**Given passage**

2008-07-16 Thread Barry Hannah
I agree with you to a point Steven, but speaking for myself if I may.
I used to be a child as you put it - to the extent that all Flash
developers/designers were back in the day. Keeping up with the code side
of things as they have developed - beyond the expectations of everyone -
has been interesting (I don't have a programming background). We've all
had to grow, as developers and users have expected more from the tools
and the applications made with them. Call it progress, professional
development, whatever. If you don't keep up in this industry you're
toast (or destined to make banners).

I wonder why someone who likes their timeline paradigm would even bother
with AS3, why not just stick to AS2? You can still code for player 9 and
take advantage of fullscreen or HD. Might not last long but for now why
not? If you don't care about learning the code, why would you care about
whether it's AS3 or not?

To me that point is missing from Colin's argument, Adobe made the effort
to include 2 VM's so old content would be supported. Just us AS2. Am I
missing something?

Barry.



-Original Message-
From: [EMAIL PROTECTED]
[mailto:[EMAIL PROTECTED] On Behalf Of Steven
Sacks
Sent: Thursday, 17 July 2008 12:18 p.m.
To: Flash Coders List
Subject: Re: [Flashcoders] The Charges Against ActionScript 3.0

Ashim D'Silva wrote:

Flash is not a toy. You can't pick it up, with no prior knowledge, and
expect to have a app 2 hours later.

**Task to carry out**
Name each person mentioned in the mailing-list post above, giving the fullest form of each name that appears.

**Excerpted records**
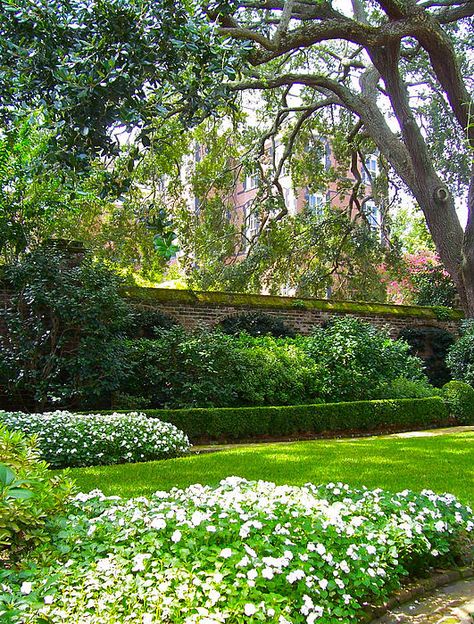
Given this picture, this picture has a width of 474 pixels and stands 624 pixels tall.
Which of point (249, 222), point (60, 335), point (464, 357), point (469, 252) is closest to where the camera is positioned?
point (60, 335)

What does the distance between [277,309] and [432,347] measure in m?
5.06

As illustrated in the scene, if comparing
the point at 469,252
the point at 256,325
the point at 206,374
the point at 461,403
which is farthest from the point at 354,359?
the point at 469,252

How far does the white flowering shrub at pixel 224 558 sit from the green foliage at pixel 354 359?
25.5 feet

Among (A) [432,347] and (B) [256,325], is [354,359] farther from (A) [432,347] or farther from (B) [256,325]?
(A) [432,347]

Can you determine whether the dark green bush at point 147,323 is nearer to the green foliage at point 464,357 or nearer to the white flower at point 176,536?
the green foliage at point 464,357

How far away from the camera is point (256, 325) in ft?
44.1

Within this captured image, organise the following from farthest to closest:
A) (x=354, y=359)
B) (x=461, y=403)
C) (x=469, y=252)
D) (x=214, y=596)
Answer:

**Solution to this problem**
Barry Hannah
Steven Sacks
Colin
Ashim D'Silva